Problem to work on >>
Will you quote only the lines starting at the one that contains "camera is placed?" and ending with the last line of the listing below, inclusive?

Items from a dataset:
(begin)
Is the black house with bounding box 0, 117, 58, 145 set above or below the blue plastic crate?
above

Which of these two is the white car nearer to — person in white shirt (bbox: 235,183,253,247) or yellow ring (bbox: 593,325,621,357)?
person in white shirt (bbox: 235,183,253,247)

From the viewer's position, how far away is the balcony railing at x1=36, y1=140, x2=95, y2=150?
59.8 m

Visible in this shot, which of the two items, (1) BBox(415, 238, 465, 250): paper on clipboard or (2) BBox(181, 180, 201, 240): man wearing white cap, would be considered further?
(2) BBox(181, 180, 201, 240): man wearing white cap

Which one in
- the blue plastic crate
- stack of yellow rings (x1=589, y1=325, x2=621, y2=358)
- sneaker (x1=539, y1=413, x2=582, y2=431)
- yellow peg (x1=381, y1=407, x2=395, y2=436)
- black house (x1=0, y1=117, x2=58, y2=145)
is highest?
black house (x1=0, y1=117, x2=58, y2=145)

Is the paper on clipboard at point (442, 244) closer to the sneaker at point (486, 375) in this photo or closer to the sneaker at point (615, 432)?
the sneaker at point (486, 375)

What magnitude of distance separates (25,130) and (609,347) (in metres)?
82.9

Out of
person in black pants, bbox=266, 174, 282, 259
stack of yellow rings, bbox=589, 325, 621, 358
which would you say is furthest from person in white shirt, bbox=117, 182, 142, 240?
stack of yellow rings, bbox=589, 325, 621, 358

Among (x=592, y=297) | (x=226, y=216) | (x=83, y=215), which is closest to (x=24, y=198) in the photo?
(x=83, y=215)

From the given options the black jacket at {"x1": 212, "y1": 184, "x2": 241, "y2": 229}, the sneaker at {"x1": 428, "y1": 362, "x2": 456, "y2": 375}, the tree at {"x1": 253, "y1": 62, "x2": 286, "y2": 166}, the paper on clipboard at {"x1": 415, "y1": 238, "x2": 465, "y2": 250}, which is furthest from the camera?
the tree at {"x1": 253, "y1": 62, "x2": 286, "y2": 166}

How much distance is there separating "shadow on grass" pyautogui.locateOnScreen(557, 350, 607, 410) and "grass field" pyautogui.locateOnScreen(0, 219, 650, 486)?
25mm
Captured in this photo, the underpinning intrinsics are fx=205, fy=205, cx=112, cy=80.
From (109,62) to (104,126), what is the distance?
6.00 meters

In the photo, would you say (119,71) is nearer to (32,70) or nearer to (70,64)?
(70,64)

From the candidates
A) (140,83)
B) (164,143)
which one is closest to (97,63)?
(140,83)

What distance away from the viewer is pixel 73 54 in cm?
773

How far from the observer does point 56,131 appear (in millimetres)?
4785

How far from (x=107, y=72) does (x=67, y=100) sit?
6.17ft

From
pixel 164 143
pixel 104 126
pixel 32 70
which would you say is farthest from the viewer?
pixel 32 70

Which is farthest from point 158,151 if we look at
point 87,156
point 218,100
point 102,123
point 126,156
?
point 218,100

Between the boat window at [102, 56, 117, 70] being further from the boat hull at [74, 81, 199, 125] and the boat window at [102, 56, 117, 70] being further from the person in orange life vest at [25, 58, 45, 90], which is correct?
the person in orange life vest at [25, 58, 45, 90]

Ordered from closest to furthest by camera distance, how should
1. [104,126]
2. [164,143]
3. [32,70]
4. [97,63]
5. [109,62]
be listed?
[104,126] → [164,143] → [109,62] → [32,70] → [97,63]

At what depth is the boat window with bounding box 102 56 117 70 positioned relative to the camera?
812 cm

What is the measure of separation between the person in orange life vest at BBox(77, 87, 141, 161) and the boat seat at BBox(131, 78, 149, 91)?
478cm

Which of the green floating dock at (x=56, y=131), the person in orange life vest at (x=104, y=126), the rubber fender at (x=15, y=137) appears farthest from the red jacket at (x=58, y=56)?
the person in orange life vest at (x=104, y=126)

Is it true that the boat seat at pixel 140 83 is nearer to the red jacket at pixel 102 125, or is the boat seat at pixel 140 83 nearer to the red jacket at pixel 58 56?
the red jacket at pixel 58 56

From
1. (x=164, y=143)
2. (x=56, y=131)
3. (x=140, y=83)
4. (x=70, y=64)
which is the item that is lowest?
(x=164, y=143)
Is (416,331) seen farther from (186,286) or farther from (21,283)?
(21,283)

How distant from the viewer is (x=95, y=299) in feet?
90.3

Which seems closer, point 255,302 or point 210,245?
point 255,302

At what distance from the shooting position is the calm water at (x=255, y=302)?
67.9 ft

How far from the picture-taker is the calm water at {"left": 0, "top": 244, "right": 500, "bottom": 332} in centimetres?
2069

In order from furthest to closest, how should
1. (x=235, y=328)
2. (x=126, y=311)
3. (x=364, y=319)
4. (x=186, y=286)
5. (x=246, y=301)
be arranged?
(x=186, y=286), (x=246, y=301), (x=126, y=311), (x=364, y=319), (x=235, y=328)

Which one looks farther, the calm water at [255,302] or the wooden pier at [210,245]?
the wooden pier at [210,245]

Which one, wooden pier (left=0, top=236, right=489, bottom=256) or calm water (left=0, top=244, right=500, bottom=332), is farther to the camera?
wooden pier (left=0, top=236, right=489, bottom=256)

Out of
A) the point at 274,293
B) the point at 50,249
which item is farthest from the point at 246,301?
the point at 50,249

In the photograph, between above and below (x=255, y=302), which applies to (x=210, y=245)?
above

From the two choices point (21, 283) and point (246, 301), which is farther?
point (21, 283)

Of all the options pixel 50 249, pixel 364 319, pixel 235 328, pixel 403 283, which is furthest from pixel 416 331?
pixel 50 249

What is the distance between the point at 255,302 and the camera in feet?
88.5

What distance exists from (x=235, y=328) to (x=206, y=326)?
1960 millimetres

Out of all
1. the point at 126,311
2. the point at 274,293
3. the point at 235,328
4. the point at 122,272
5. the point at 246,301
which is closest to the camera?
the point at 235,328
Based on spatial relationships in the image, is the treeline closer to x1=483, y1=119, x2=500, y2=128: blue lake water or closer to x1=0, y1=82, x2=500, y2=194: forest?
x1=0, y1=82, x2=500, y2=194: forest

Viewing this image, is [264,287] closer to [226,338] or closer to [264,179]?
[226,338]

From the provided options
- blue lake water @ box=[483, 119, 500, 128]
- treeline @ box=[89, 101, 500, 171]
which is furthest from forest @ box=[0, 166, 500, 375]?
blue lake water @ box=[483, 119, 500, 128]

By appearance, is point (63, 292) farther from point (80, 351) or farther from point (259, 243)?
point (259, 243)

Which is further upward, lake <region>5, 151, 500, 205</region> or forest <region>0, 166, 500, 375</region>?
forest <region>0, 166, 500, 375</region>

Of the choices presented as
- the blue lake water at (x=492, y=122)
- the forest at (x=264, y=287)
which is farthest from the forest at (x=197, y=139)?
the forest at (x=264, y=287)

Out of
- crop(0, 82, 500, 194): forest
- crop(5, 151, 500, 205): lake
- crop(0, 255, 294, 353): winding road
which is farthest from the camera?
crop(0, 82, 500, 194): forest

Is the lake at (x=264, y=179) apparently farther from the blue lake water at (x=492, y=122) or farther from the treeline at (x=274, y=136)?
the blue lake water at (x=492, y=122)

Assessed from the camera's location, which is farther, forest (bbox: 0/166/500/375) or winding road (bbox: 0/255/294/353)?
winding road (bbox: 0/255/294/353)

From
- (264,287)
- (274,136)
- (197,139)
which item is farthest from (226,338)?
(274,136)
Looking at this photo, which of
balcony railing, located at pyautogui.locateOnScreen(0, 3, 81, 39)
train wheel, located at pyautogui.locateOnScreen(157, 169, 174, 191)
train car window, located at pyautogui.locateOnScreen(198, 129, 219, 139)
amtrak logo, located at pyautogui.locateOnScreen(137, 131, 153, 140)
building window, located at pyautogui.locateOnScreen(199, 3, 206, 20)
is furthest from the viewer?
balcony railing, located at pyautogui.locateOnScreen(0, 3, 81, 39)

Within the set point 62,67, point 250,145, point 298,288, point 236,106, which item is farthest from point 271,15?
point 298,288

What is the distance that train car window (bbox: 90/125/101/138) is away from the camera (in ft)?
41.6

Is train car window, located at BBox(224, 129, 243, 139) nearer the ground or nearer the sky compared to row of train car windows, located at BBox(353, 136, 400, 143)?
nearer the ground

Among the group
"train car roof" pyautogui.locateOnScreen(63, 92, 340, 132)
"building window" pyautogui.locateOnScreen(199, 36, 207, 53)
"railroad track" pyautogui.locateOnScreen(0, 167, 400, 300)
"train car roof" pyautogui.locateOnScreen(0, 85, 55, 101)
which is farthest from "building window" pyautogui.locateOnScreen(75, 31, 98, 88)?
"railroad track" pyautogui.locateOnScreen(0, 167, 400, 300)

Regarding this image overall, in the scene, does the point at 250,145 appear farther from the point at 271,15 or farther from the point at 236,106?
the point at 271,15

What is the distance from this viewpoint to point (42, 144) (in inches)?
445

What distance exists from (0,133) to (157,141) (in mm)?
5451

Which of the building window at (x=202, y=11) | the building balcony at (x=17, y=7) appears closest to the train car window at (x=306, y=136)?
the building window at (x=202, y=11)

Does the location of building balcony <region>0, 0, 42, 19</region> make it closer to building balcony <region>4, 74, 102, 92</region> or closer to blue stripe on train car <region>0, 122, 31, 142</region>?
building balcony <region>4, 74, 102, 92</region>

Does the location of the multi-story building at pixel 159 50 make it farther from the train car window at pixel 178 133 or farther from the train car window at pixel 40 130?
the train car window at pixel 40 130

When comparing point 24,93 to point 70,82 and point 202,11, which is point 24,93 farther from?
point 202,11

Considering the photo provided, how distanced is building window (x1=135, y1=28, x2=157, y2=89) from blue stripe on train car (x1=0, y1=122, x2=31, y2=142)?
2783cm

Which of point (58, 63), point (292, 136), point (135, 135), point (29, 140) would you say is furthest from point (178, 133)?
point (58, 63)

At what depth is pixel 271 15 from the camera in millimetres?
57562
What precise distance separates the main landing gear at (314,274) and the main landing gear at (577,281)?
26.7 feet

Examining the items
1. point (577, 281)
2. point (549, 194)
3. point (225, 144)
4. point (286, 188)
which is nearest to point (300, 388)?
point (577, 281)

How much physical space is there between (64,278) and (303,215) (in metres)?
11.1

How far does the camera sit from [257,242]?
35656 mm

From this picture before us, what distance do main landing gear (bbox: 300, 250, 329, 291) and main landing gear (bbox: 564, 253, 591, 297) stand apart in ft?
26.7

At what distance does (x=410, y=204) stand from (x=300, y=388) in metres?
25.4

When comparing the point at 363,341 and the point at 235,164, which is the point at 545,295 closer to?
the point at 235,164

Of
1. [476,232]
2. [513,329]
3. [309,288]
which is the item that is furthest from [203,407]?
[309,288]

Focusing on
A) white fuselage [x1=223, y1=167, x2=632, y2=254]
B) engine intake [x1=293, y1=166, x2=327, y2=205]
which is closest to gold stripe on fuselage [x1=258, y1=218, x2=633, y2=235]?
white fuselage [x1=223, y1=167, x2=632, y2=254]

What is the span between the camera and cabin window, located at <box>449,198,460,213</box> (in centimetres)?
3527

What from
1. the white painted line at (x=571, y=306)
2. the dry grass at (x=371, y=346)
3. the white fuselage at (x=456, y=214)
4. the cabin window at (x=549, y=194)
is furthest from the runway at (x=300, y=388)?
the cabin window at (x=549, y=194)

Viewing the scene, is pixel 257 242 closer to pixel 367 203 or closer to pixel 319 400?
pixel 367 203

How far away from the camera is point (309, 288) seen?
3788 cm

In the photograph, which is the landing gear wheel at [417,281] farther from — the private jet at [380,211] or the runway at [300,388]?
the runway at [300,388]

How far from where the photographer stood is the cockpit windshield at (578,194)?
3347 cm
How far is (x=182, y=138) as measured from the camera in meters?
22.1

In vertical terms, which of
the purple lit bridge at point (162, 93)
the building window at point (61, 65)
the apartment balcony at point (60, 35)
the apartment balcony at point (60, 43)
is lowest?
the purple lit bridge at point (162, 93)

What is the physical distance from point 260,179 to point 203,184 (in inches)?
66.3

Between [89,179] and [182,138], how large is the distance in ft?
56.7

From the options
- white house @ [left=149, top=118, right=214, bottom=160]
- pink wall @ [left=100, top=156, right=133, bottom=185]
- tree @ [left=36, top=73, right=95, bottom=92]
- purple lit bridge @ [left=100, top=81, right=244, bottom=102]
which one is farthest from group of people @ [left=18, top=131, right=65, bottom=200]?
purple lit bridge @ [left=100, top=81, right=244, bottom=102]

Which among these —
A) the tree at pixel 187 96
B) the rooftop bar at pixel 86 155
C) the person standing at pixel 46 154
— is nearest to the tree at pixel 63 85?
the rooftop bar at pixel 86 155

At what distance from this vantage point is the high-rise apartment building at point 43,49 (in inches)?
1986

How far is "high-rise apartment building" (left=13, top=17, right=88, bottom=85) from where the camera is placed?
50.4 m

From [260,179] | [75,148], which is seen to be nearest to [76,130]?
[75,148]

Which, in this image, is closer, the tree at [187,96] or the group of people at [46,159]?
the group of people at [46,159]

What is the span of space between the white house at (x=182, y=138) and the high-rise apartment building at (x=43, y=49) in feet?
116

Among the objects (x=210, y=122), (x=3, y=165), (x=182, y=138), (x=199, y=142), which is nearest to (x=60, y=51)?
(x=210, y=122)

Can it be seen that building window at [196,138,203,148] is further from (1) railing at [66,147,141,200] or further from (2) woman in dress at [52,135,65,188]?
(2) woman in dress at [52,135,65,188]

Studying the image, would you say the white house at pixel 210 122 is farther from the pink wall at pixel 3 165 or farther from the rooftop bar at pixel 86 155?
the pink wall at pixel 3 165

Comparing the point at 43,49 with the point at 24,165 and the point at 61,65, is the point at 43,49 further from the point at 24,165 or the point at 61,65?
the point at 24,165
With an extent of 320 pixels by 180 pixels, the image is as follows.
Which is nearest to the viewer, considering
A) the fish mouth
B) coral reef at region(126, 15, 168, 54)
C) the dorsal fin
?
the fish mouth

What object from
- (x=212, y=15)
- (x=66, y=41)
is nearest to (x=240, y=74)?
(end)
Output below >>
How far is "high-rise apartment building" (left=13, top=17, right=88, bottom=85) from where the camera is placed?
50.4 m

From [260,179] | [75,148], which is seen to be nearest to [76,130]?
[75,148]

Which, in this image, is closer, the tree at [187,96] or the group of people at [46,159]?
the group of people at [46,159]

What is the span of space between the white house at (x=182, y=138) and the high-rise apartment building at (x=43, y=49) in feet?
116

Among the objects (x=210, y=122), (x=3, y=165), (x=182, y=138), (x=199, y=142), which is nearest to (x=60, y=51)?
(x=210, y=122)

Can it be seen that building window at [196,138,203,148] is further from (1) railing at [66,147,141,200] or further from (2) woman in dress at [52,135,65,188]?
(2) woman in dress at [52,135,65,188]

Studying the image, would you say the white house at pixel 210 122 is farther from the pink wall at pixel 3 165 or farther from the rooftop bar at pixel 86 155?
the pink wall at pixel 3 165

Comparing the point at 43,49 with the point at 24,165 and the point at 61,65, is the point at 43,49 further from the point at 24,165 or the point at 61,65?
the point at 24,165
With an extent of 320 pixels by 180 pixels, the image is as follows.
Which is nearest to the viewer, considering
A) the fish mouth
B) coral reef at region(126, 15, 168, 54)
C) the dorsal fin
?
the fish mouth

What object from
- (x=212, y=15)
- (x=66, y=41)
is nearest to (x=240, y=74)?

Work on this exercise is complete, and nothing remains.